Você, leitora, leitor, tem hoje mais poderes que o mais poderoso rei ou rainha dos tempos antigos, muito mais. – Ah, Prates, não digas bobagens! Não estou dizendo bobagens, digo a mais santa das verdades.

Imagine, por exemplo, a rainha coçando a cabeça, ou o rei, sem saber exatamente da distância do próximo reino, dos inimigos, digamos. E nesse momento, você chegaria perto desse rei ou rainha, tiraria o celular do bolso, faria a pergunta sobre a distância em quilômetros do tal reino procurado e o celular daria a rápida resposta.

O que pensaria a rainha ou o rei, falo dos bem antigos reis e rainhas... O que diriam ouvindo a resposta dada por um objeto? Enlouqueceriam.

Pois é, os poderosos do passado tinham o poder dos cavalos, das lanças, dos aríetes, das espadas e por aí ficavam. Nós hoje temos uma tecnologia tão apurada que você e eu, leitora, leitor, não temos a mínima ideia de até onde ela pode ir...

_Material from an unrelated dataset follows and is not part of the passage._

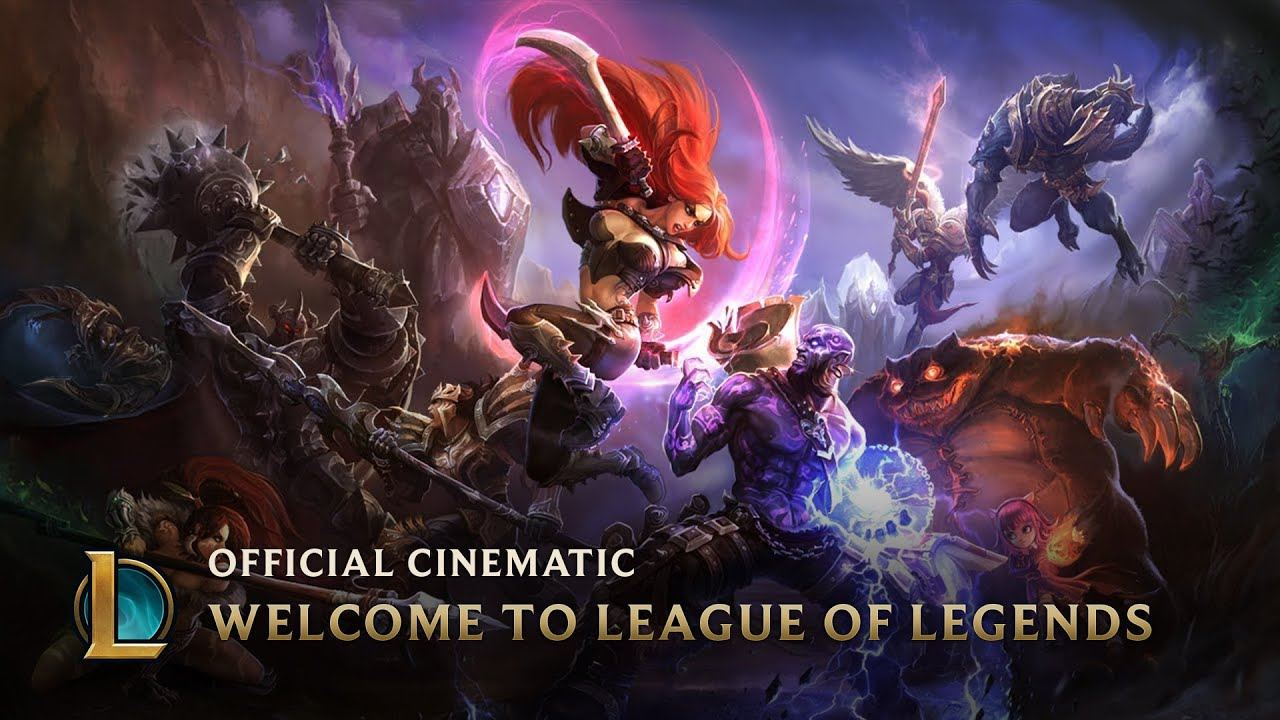 League Of Legends Spielstunden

Todavia, mesmo com todas estas conquistas, andamos de quatro do ponto de vista moral e emocional. O mundo nunca foi tão péssimo em “felicidades” quanto hoje. Paradoxo?

Quem não sabe que o poder material, que as posses financeiras não nos garantem saúde, bem-estar e, mais que tudo, felicidade?

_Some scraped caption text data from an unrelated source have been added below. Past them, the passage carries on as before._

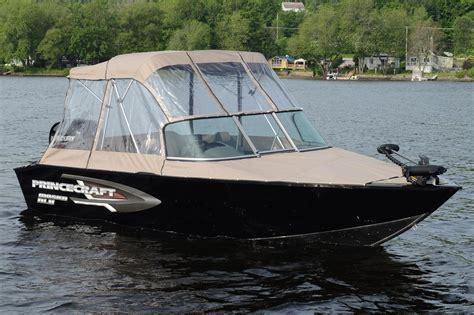 princecraft fishing boat accessories 2016 new princecraft maska dlx ws aluminum fishing boat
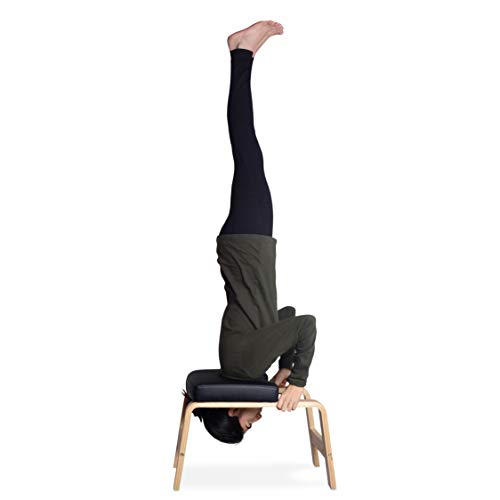 Milliard Yoga Headstand Bench with Manual, Inversion Chair Trainer, Gym Workout Stool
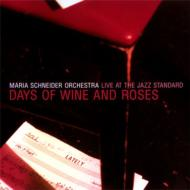 Live At The Jazz / Days Of Wine And Roses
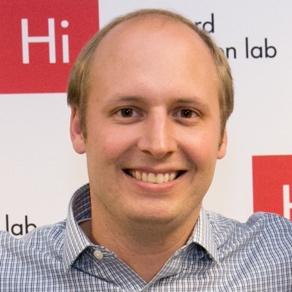 Dr. Brad Diephuis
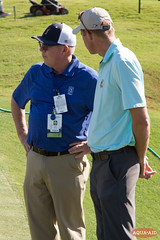 IMG_6618.jpg (AQUAAID) Tags: theplayers tpcsawgrass aquaaid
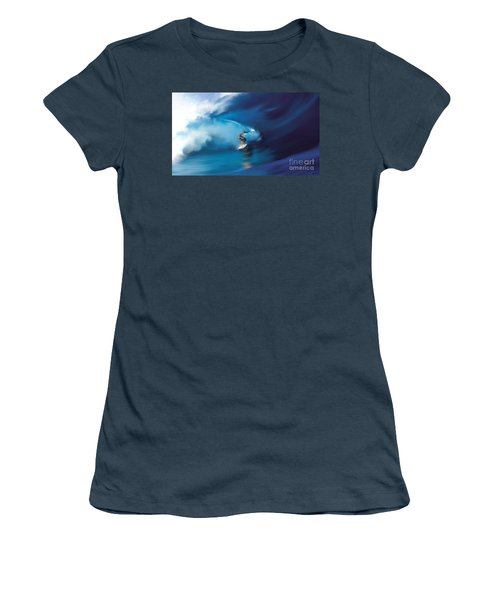 Women's T-Shirt (Junior Cut) featuring the digital art Surfers Playground by Anthony Fishburne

Andamos rastejando a procura da felicidade. E ela está cada vez mais longe, quando mais devia estar perto, afinal, se formos inteligentes vamos fazer menos força e trabalhar “menos” para termos muito mais que os antigos passavam pela vida sem ter.

Todos os dias ficamos sabendo sobre internações “psiquiátricas” de pessoas “famosas” e financeiramente bem-sucedidas. Não é estranho? Para quem sabe pensar, não, não é estranho.

Quantos casamentos felizes você conhece, leitora? Felizes, eu disse; não desses casamentinhos que andam por aí, mais das vezes um mero ajuntamento? Duvido que você conheça um, posto que todos digam que sim, que são felizes com ele ou com ela... Mentirosos!

O mundo vive a maior de todas as trevas de felicidade de todos os tempos, não se vê a felicidade, não se a vê em nós mesmos e menos ainda nos outros, ainda que esses outros vivam mentindo. E você sabe disso, sabe pelas falsas, ordinárias e mentirosas redes sociais.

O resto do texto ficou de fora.